More importantly, those that continue justifying the war in humanitarian terms neglect to address the fact that Shi‘a and Kurds in Iraq before the war were already protected by a U.S.-led air-umbrella. So what was the humanitarian expediency to the war?

But back to the point, and problem. Given W.'s philosophical, war-for-their-own good construct, an unknowable number of death and dollars is justifiable. Interestingly, that strange disconnect with a rather obvious tally of the war's cost-its death toll-brings to mind another astounding Bushism, but this one from a different Bush:

"But why should we hear about body bags, and deaths, and how many, what day it's gonna happen, and how many this or what do you suppose? Or, I mean, it's, it's not relevant. So, why should I waste my beautiful mind on something like that?" That statement was made by Barbara Bush shortly before the Iraq War. And though it is true that Ms. Bush was referring to estimates of body bags and other conjectures about the war, it remains a thoroughly strange comment-seemingly inconsiderate of the most anguished of human suffering.

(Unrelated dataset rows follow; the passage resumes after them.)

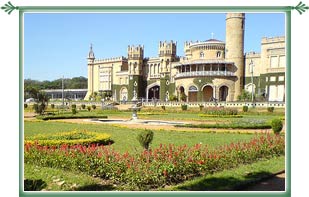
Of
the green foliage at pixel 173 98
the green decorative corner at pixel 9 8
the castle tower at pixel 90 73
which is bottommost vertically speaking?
the green foliage at pixel 173 98

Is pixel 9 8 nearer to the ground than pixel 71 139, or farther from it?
farther from it

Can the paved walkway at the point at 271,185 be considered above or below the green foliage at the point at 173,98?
below

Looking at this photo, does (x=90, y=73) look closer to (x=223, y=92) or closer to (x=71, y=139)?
(x=223, y=92)

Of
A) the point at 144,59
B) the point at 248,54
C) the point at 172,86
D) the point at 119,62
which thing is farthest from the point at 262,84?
the point at 119,62

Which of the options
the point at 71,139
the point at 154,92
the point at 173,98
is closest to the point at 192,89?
the point at 173,98

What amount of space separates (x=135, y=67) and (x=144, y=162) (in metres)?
45.6

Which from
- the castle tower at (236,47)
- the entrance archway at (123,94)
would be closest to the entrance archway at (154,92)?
the entrance archway at (123,94)

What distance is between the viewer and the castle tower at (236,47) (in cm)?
4041

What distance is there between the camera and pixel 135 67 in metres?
51.8

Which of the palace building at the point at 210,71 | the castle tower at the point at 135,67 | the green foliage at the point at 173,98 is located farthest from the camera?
the castle tower at the point at 135,67

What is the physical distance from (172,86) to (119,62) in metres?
13.3

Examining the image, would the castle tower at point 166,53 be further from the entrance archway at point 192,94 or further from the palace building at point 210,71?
the entrance archway at point 192,94

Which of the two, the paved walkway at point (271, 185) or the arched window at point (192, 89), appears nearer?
the paved walkway at point (271, 185)
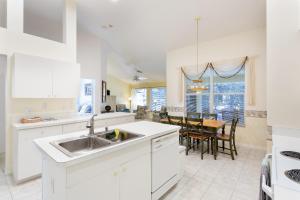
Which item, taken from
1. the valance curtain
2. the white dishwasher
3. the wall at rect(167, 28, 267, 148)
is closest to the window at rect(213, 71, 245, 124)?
the valance curtain

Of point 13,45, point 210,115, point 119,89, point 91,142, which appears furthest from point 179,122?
point 119,89

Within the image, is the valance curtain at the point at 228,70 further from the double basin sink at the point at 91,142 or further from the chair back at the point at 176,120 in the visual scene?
the double basin sink at the point at 91,142

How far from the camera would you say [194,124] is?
3.81m

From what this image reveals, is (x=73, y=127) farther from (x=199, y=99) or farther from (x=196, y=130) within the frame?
(x=199, y=99)

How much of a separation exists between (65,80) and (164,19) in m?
2.89

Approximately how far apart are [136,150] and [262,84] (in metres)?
4.04

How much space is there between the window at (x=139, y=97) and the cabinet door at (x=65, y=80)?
8.21 metres

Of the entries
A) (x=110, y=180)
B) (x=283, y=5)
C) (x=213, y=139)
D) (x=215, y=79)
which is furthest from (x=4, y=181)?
(x=215, y=79)

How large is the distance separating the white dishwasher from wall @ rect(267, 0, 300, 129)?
52.0 inches

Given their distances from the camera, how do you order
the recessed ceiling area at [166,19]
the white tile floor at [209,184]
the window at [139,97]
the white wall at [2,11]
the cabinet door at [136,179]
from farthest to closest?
the window at [139,97]
the recessed ceiling area at [166,19]
the white wall at [2,11]
the white tile floor at [209,184]
the cabinet door at [136,179]

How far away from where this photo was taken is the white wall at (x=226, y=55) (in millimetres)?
4195

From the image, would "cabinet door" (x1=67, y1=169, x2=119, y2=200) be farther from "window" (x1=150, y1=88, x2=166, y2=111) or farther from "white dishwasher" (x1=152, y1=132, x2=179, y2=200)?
"window" (x1=150, y1=88, x2=166, y2=111)

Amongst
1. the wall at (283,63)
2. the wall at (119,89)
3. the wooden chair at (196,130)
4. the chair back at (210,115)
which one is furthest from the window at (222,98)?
the wall at (119,89)

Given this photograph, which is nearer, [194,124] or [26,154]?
[26,154]
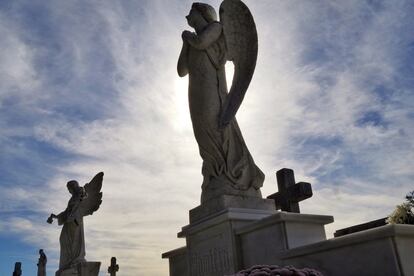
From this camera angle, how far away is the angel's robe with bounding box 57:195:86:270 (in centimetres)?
1195

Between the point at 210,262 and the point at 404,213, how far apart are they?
7.81 m

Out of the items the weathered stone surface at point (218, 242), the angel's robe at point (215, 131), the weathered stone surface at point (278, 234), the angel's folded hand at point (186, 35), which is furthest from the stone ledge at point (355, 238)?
the angel's folded hand at point (186, 35)

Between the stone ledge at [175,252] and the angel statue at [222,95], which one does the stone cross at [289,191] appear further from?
the angel statue at [222,95]

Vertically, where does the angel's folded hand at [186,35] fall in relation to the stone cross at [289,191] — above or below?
above

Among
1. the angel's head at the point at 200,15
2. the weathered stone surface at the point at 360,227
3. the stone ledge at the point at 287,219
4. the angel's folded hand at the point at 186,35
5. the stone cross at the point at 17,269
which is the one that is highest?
the angel's head at the point at 200,15

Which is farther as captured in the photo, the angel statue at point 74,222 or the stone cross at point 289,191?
the angel statue at point 74,222

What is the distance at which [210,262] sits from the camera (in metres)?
4.57

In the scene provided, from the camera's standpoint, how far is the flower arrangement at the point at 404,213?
10.1 m

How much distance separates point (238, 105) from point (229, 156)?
0.61m

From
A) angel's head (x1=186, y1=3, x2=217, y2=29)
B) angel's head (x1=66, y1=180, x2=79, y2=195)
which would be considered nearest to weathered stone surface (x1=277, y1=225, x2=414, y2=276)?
angel's head (x1=186, y1=3, x2=217, y2=29)

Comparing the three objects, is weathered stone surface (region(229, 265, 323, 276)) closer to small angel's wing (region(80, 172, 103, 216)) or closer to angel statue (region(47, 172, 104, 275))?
angel statue (region(47, 172, 104, 275))

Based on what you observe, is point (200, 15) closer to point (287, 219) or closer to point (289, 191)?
point (287, 219)

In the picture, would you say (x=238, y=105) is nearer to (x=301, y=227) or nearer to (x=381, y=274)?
(x=301, y=227)

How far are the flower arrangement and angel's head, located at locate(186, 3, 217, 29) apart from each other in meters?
6.85
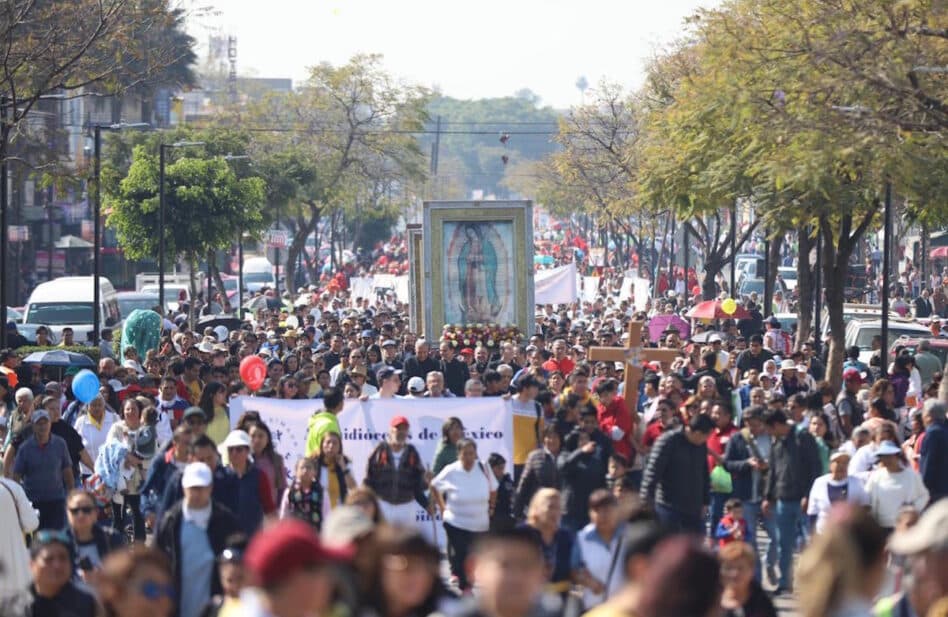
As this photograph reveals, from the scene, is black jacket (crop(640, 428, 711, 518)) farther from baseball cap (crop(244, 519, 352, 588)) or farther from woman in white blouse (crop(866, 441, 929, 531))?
baseball cap (crop(244, 519, 352, 588))

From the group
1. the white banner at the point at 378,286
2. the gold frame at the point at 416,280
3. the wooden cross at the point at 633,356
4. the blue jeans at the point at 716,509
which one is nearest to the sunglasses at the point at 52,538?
the blue jeans at the point at 716,509

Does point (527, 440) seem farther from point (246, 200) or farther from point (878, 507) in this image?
point (246, 200)

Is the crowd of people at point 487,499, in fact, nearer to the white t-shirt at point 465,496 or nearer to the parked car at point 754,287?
the white t-shirt at point 465,496

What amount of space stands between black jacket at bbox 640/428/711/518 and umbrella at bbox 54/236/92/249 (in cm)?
5968

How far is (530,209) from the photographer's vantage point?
102ft

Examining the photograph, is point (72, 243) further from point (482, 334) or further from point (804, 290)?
point (482, 334)

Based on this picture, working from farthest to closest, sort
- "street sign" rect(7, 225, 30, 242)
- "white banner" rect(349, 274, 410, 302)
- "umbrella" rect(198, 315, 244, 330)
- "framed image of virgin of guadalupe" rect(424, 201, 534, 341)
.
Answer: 1. "street sign" rect(7, 225, 30, 242)
2. "white banner" rect(349, 274, 410, 302)
3. "umbrella" rect(198, 315, 244, 330)
4. "framed image of virgin of guadalupe" rect(424, 201, 534, 341)

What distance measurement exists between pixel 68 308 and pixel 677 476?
25.5m

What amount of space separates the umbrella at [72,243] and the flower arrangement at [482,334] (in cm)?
4289

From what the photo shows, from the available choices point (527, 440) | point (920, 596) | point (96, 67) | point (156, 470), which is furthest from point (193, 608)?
point (96, 67)

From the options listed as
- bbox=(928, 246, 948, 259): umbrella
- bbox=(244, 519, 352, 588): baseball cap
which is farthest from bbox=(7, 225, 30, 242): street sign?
bbox=(244, 519, 352, 588): baseball cap

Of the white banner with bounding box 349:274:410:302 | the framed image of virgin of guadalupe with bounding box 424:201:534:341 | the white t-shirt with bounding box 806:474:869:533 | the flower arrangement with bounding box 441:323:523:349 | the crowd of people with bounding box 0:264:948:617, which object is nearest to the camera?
the crowd of people with bounding box 0:264:948:617

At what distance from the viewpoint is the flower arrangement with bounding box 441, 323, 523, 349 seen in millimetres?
29484

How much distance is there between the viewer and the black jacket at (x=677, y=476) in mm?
12914
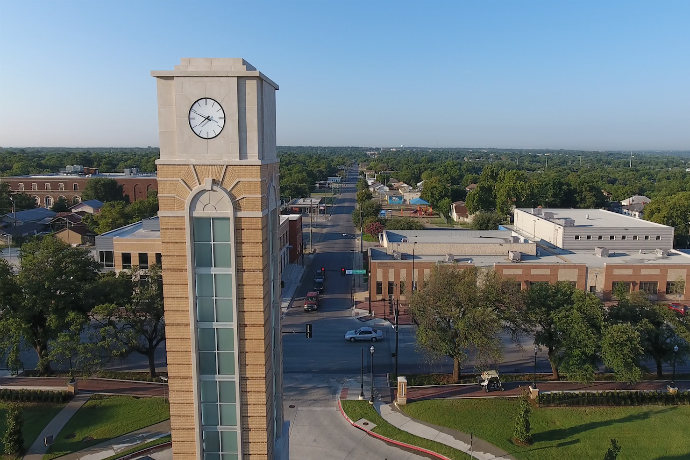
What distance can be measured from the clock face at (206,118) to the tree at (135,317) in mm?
14908

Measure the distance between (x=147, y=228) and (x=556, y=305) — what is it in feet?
115

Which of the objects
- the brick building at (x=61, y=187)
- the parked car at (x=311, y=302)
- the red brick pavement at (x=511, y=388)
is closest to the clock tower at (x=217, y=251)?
the red brick pavement at (x=511, y=388)

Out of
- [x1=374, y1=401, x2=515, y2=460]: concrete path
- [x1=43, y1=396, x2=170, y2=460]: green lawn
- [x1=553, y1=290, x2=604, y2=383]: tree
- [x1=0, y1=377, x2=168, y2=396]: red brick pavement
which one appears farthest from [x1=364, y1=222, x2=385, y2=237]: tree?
[x1=43, y1=396, x2=170, y2=460]: green lawn

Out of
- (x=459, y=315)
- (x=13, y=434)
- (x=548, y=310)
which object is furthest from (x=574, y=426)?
(x=13, y=434)

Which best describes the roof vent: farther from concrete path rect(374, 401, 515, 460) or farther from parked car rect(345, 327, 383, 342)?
concrete path rect(374, 401, 515, 460)

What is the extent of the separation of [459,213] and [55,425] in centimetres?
7668

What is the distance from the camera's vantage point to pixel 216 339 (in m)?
13.4

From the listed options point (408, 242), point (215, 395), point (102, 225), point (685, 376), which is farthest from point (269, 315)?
point (102, 225)

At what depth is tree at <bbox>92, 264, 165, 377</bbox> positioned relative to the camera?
78.0 ft

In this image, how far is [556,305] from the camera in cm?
2628

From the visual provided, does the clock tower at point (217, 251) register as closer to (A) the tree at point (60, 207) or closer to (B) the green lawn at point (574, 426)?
(B) the green lawn at point (574, 426)

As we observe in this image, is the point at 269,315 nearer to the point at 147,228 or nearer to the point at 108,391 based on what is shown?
the point at 108,391

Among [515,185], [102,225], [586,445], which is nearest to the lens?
[586,445]

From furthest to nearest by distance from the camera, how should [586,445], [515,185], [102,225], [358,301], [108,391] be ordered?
[515,185]
[102,225]
[358,301]
[108,391]
[586,445]
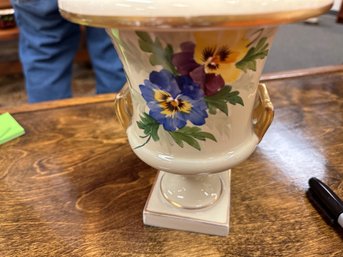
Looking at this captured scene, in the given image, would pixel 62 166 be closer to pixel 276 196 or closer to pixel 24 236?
pixel 24 236

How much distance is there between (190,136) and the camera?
1.10 feet

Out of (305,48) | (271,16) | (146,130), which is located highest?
(271,16)

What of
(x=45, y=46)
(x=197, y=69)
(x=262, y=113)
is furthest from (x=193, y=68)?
(x=45, y=46)

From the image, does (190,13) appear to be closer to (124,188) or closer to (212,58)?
(212,58)

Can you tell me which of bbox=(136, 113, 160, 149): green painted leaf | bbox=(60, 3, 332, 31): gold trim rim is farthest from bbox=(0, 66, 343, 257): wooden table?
bbox=(60, 3, 332, 31): gold trim rim

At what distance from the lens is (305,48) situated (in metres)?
2.20

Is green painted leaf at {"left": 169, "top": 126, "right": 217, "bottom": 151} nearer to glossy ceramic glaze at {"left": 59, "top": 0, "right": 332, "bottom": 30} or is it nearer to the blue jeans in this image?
glossy ceramic glaze at {"left": 59, "top": 0, "right": 332, "bottom": 30}

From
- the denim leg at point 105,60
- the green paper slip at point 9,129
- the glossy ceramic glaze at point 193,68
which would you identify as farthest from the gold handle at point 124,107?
the denim leg at point 105,60

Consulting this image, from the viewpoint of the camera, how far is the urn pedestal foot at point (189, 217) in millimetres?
391

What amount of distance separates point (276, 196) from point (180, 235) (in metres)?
0.13

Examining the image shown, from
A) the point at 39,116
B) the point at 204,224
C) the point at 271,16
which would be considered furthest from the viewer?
the point at 39,116

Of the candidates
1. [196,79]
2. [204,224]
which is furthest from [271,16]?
[204,224]

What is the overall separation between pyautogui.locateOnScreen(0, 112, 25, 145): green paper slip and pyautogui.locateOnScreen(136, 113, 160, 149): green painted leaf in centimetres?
30

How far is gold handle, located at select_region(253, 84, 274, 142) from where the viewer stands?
391mm
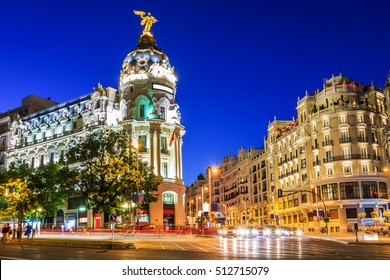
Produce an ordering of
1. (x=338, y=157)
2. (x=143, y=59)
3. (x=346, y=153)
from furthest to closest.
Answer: (x=143, y=59) → (x=338, y=157) → (x=346, y=153)

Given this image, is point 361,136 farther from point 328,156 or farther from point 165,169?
point 165,169

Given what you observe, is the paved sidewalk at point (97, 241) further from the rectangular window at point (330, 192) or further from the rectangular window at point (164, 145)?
the rectangular window at point (330, 192)

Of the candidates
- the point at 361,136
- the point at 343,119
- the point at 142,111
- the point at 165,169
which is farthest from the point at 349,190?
the point at 142,111

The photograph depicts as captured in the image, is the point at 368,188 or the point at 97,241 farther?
the point at 368,188

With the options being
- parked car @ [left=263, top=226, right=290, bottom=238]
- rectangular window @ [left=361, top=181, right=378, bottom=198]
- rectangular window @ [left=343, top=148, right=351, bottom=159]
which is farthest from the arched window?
rectangular window @ [left=361, top=181, right=378, bottom=198]

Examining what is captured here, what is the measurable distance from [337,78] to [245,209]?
4748 cm

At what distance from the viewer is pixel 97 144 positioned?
54438mm

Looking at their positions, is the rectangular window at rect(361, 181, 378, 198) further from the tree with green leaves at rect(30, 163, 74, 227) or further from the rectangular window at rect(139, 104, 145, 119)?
the tree with green leaves at rect(30, 163, 74, 227)

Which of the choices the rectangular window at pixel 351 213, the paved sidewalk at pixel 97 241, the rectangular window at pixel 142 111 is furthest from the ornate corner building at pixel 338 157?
the rectangular window at pixel 142 111

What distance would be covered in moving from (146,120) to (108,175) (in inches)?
1005

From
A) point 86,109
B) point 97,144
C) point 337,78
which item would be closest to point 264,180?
point 337,78

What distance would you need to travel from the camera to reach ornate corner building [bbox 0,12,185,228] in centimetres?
7588

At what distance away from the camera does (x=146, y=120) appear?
76.2 metres

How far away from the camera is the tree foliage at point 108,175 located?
51438mm
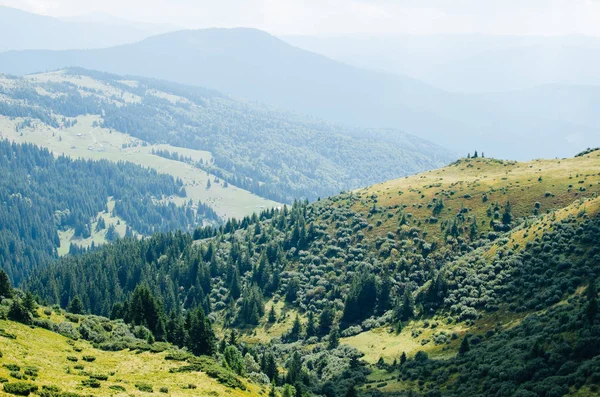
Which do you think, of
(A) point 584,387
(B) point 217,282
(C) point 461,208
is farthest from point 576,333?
(B) point 217,282

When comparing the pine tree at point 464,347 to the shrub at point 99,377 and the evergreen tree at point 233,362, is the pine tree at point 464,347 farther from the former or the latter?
the shrub at point 99,377

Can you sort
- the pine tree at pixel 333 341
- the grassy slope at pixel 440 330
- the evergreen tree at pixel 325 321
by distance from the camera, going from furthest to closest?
1. the evergreen tree at pixel 325 321
2. the pine tree at pixel 333 341
3. the grassy slope at pixel 440 330

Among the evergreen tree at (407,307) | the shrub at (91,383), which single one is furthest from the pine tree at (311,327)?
the shrub at (91,383)

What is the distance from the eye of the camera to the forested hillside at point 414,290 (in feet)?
271

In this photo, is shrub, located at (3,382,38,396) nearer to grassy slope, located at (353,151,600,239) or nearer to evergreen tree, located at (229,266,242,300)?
evergreen tree, located at (229,266,242,300)

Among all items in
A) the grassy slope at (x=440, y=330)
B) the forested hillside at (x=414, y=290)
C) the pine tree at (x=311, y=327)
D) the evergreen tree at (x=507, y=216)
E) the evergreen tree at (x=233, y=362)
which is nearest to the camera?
the evergreen tree at (x=233, y=362)

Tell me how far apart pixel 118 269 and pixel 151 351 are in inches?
5504

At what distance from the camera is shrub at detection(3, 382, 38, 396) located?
40.6 meters

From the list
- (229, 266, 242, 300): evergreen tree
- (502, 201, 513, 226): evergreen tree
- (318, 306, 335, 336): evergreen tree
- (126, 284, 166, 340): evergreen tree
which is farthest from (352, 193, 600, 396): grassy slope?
(229, 266, 242, 300): evergreen tree

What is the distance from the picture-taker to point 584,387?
59281 mm

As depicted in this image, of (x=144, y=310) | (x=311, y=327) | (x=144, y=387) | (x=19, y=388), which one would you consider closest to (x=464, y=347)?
(x=144, y=310)

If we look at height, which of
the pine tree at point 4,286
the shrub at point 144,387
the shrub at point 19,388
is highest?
the shrub at point 19,388

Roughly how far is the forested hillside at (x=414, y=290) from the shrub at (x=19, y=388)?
43901mm

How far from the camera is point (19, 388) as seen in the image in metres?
40.9
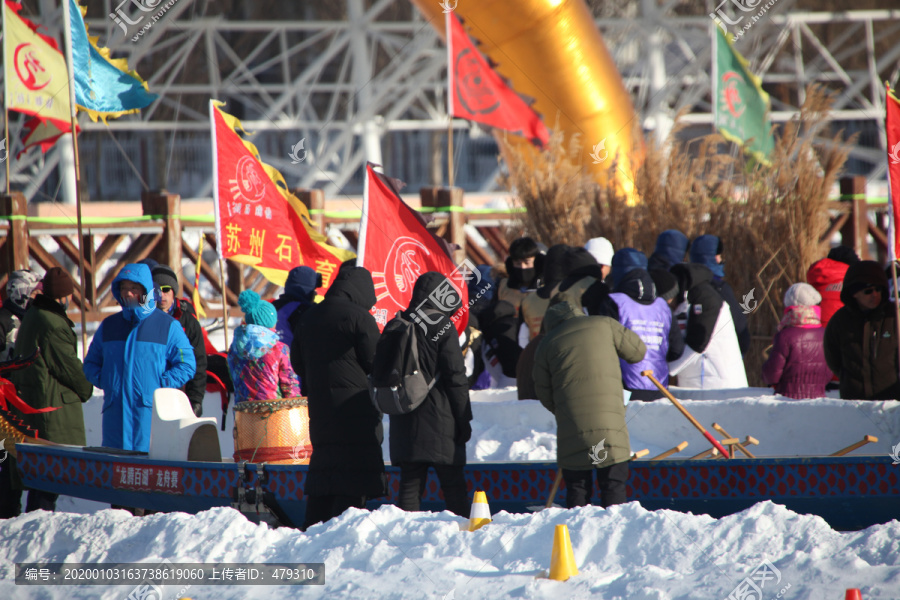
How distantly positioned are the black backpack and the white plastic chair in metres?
1.47

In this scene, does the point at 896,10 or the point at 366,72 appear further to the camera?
the point at 896,10

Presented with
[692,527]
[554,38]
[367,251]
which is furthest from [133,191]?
[692,527]

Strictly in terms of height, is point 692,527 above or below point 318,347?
below

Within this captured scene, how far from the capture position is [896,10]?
21.1m

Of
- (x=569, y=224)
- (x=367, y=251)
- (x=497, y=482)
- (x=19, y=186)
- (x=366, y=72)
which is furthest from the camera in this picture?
(x=19, y=186)

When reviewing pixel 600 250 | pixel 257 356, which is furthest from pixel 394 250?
pixel 600 250

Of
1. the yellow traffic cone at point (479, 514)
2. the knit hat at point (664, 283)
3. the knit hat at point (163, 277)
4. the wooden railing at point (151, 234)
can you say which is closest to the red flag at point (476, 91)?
the wooden railing at point (151, 234)

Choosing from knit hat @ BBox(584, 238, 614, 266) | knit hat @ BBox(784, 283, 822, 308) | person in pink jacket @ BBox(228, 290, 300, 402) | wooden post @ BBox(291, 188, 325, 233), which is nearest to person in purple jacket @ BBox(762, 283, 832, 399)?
knit hat @ BBox(784, 283, 822, 308)

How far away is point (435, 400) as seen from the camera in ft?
16.0

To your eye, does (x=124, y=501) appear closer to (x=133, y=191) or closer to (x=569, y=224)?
(x=569, y=224)

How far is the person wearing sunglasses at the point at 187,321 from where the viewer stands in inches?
241

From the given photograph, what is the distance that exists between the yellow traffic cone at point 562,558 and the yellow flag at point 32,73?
619 centimetres

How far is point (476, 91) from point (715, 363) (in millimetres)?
3451

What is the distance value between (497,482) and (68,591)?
2.16m
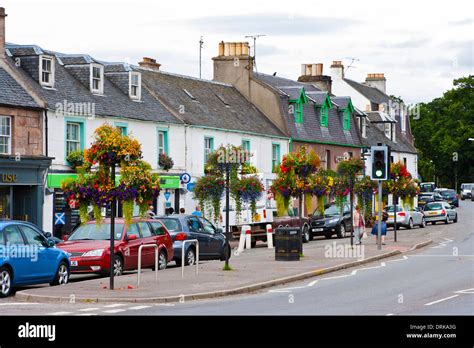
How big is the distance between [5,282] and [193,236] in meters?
10.5

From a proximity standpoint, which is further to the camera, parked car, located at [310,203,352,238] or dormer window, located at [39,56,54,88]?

W. can not be held accountable for the comments of his mother. But his logic seems so impenetrable that one does look for clues and insight on the basis for histhinking. W.'s potential to take refuge from reality, and logic-so succinctly illustrated in his latest statement-appears limitless. Perhaps the weird detachment is somehow related to his hyper-privileged, blue-blooded upbringing or in some other way inherited. Or perhaps it is the product of desensitization to the enormity of the Iraq mistake. H.W.'s patrician disconnect became vividly apparent years ago with his fascination with supermarket cashier-technology. For W., it is manifested in his perception of his war. Regardless of the philosophical origins of W.'s comment, it clearly signals the hermetic closure of the president's mind and the potential for the most childish, erroneous of ideas to germinate there. It also demonstrates the likelihood of going from very, very bad to worse in Iraq-and beyond.